Hedge fund managers in India are joining global peers in preparing for another rout in equities, as the rally in local stocks overlooks the pandemic and a dim economic outlook.
The cautious stance has cost some professional investors so far as the S&P BSE Sensex index has rebounded 35 per cent from a March low, helped by a flurry of stimulus measures from the government and the central bank. But the jury is still out with the International Monetary Fund cutting India’s economic growth outlook for the year to March by the most among all major economies.
“Liquidity is covering up underlying pain in terms of both economic growth and corporate profitability,” said Vaibhav Sanghavi, co-fund manager of Avendus Absolute Return Fund. “We will stay in a relatively hedged position, and not take any long call on the market until there’s a clear signal about treatment or vaccine for the virus.”
Moving into cash before the meltdown helped Avendus, India's largest hedge fund with Rs 5,000 crore ($662 million) in assets, limit losses to about 1 per cent in March versus the 23 per cent swoon in the Nifty50. While Sanghavi has begun to invest some of that cash, the net exposure is still at 5 per cent, versus an average 20 per cent the manager has typically taken over the last few years.
Avendus isn't alone in bracing for another selloff. Vijay Krishna Kumar, who runs the IDFC India Equity Hedge Tactical Fund and India Equity Hedge Conservative Fund, is pivoting to high-dividend companies in the utilities and energy sectors. He is skeptical of the rally in some consumer-facing stocks as the recovery in growth is still some way away.
"The damage is deep and pervasive, and even more so for emerging markets such as India, which are still in the first wave of coronavirus infections and may take longer to open up fully," said Krishna Kumar.
India has the world's fourth-highest number of virus infections and its spread prompted states including Maharashtra, home to the finance hub of Mumbai, to extend the lockdown curbs imposed since March to beyond June.
One of India's newest long-short funds is betting the stocks rally will extend. Launched in August, the Rs 300 crore ($40 million) True Beacon One fund, run by Nikhil Kamath, has cut its bearish wagers since the middle of March and is now fully invested. "The selloff has priced in much of the pandemic’s impact and is undervaluing many firms that will continue to grow revenue and operations even in a muted global environment,” Kamath said.

::::::

From the article on Indian hedge funds, copy the passage starting with "India has the" and going on through "to beyond June.".

### Saved entries
::::::

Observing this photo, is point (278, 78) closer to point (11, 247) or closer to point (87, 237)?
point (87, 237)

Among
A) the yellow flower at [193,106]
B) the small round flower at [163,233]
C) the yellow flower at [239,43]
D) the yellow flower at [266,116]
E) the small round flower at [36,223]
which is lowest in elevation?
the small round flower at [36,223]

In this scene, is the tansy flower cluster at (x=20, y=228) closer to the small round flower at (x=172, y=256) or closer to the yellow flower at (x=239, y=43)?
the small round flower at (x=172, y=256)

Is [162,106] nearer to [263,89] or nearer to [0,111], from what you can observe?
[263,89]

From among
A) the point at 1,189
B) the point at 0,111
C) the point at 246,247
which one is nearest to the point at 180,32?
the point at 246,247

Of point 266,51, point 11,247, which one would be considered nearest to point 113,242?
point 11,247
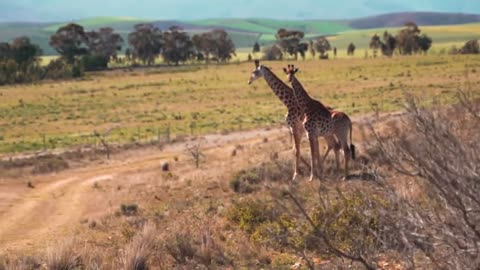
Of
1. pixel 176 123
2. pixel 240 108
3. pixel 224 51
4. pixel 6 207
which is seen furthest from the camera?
pixel 224 51

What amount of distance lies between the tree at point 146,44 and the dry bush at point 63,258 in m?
121

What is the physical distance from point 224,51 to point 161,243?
121m

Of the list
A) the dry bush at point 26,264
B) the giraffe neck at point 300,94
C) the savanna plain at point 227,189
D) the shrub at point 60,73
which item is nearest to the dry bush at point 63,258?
the savanna plain at point 227,189

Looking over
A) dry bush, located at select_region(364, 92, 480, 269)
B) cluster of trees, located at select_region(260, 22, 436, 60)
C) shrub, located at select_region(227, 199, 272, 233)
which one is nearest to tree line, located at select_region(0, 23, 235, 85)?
cluster of trees, located at select_region(260, 22, 436, 60)

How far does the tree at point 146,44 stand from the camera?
424ft

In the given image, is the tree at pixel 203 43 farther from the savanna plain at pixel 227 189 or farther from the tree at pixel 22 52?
the savanna plain at pixel 227 189

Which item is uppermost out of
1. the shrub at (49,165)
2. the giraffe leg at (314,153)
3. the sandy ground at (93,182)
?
the giraffe leg at (314,153)

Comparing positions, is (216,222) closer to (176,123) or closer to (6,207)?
(6,207)

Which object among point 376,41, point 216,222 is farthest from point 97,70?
point 216,222

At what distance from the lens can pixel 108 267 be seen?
9.02 meters

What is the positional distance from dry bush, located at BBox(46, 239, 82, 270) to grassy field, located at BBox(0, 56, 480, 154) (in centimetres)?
1498

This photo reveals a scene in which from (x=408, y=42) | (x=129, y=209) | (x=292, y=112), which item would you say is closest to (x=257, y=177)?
(x=292, y=112)

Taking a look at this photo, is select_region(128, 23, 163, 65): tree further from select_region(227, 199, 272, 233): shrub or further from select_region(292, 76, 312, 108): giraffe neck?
select_region(227, 199, 272, 233): shrub

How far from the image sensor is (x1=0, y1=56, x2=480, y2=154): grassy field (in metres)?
36.6
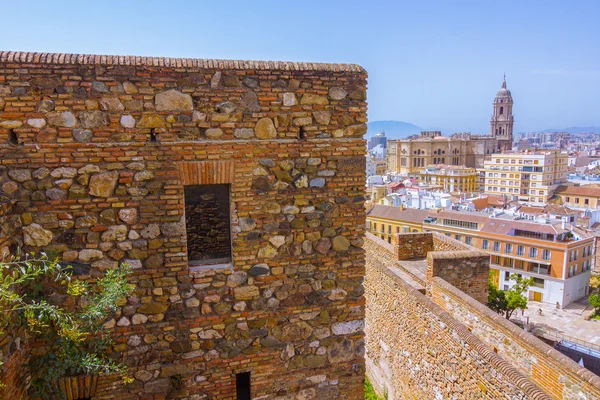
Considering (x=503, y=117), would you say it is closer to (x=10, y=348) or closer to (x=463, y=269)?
(x=463, y=269)

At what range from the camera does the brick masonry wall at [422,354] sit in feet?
23.3

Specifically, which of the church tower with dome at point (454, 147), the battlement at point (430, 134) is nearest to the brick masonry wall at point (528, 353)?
the church tower with dome at point (454, 147)

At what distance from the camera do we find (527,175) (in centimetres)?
8569

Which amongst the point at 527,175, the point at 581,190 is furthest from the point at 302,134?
the point at 527,175

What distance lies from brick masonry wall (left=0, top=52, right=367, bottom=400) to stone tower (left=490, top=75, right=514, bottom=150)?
156m

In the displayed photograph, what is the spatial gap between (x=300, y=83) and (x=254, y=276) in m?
2.20

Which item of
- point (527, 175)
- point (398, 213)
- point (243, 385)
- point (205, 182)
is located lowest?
point (398, 213)

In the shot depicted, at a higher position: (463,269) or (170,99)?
(170,99)

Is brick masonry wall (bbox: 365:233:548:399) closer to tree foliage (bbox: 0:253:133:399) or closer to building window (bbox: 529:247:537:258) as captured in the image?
tree foliage (bbox: 0:253:133:399)

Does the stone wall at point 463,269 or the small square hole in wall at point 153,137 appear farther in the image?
the stone wall at point 463,269

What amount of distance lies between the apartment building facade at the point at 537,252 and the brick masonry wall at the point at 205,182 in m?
41.7

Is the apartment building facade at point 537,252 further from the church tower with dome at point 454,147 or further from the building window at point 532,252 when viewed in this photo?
the church tower with dome at point 454,147

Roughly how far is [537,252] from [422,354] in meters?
37.8

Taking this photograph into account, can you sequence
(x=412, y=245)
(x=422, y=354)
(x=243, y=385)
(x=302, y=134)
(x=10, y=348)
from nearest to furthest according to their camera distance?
1. (x=10, y=348)
2. (x=302, y=134)
3. (x=243, y=385)
4. (x=422, y=354)
5. (x=412, y=245)
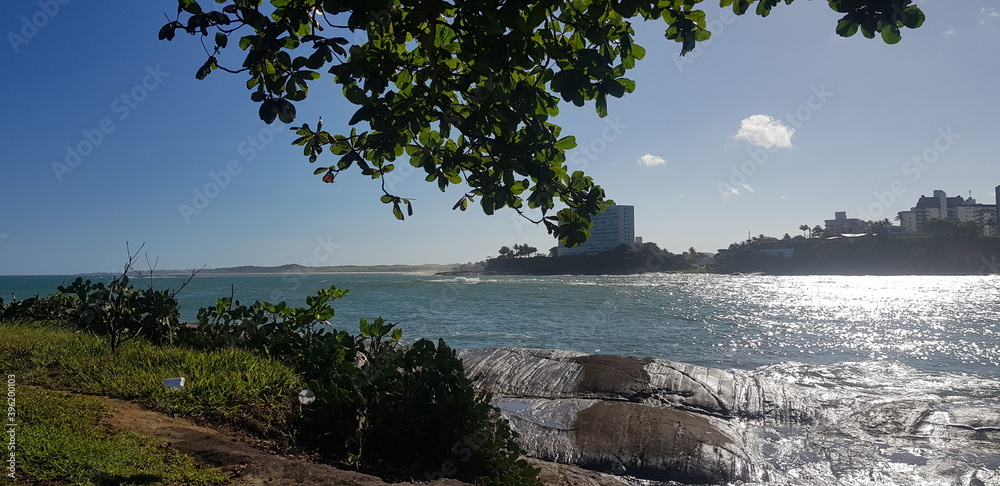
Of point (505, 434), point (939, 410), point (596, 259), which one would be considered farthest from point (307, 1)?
point (596, 259)

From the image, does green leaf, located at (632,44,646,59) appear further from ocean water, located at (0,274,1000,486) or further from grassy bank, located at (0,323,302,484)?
ocean water, located at (0,274,1000,486)

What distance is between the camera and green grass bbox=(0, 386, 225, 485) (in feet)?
8.82

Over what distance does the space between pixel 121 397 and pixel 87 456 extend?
164 cm

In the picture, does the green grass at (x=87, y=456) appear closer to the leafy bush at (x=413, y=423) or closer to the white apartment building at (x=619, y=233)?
the leafy bush at (x=413, y=423)

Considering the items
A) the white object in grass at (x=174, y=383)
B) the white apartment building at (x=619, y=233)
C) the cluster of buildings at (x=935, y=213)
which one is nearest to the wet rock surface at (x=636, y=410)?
the white object in grass at (x=174, y=383)

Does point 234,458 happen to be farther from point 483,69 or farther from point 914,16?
point 914,16

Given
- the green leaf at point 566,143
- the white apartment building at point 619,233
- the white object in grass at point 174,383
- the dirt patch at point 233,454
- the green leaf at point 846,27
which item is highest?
the white apartment building at point 619,233

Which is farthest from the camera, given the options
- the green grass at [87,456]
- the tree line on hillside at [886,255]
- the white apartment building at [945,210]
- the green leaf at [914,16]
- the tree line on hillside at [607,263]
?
the white apartment building at [945,210]

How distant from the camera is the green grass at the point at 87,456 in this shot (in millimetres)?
2688

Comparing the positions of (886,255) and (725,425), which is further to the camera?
(886,255)

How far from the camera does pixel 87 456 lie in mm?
2887

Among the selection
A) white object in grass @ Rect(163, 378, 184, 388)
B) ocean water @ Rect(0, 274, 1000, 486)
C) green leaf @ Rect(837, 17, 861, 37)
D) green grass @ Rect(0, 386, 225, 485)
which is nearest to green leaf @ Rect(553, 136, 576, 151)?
green leaf @ Rect(837, 17, 861, 37)

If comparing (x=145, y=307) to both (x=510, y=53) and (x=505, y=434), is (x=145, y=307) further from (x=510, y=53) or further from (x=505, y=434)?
(x=510, y=53)

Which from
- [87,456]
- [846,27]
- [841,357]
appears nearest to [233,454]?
[87,456]
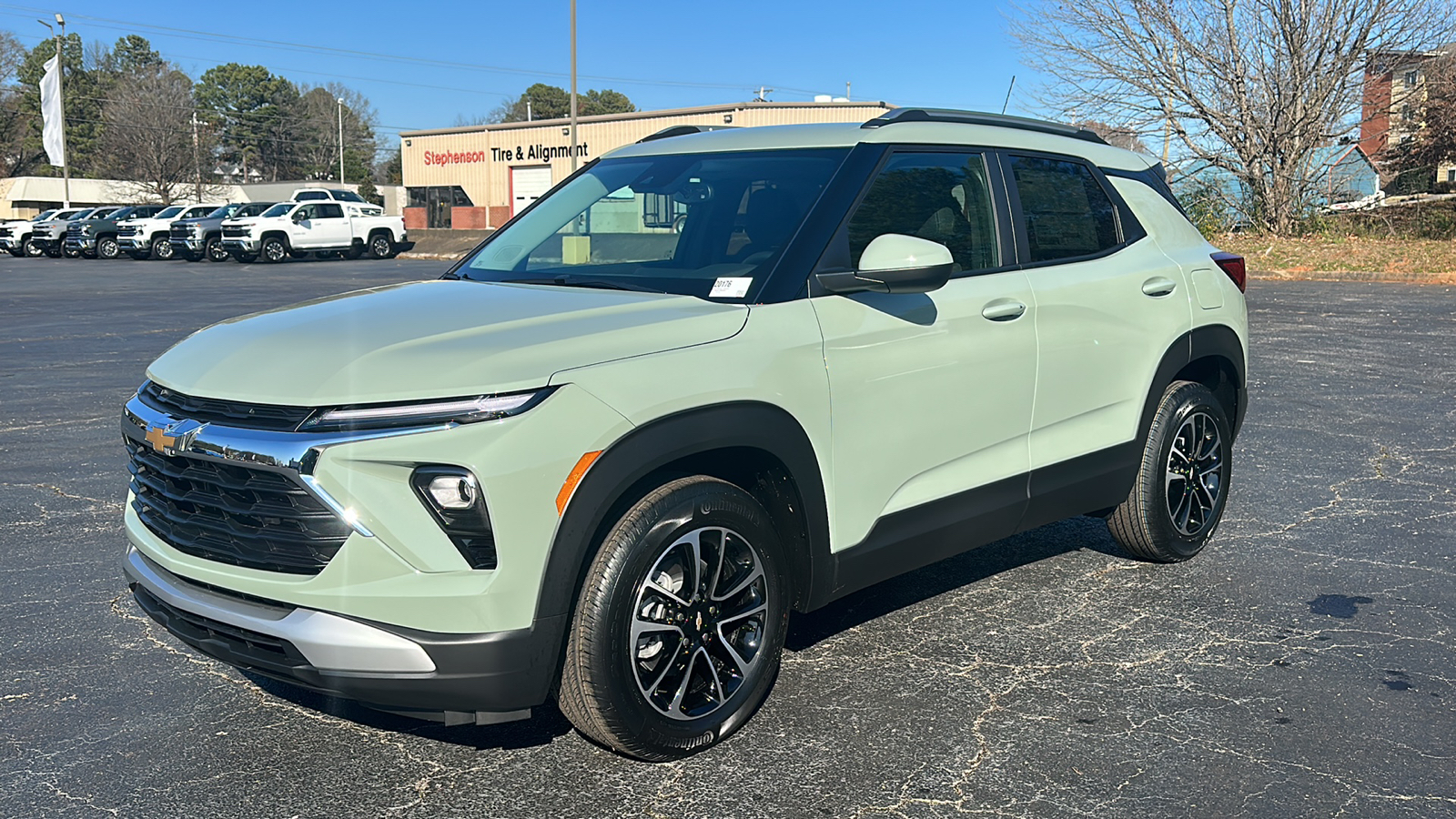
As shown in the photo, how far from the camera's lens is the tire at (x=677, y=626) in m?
3.23

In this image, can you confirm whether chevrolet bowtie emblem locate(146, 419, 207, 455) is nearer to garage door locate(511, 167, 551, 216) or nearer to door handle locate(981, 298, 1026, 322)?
door handle locate(981, 298, 1026, 322)

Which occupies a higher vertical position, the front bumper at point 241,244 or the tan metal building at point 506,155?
the tan metal building at point 506,155

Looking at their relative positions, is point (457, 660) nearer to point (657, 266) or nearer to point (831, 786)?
point (831, 786)

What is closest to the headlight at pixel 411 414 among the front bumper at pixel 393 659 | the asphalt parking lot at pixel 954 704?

::::::

### ANSWER TO THE PROBLEM
India has the world's fourth-highest number of virus infections and its spread prompted states including Maharashtra, home to the finance hub of Mumbai, to extend the lockdown curbs imposed since March to beyond June.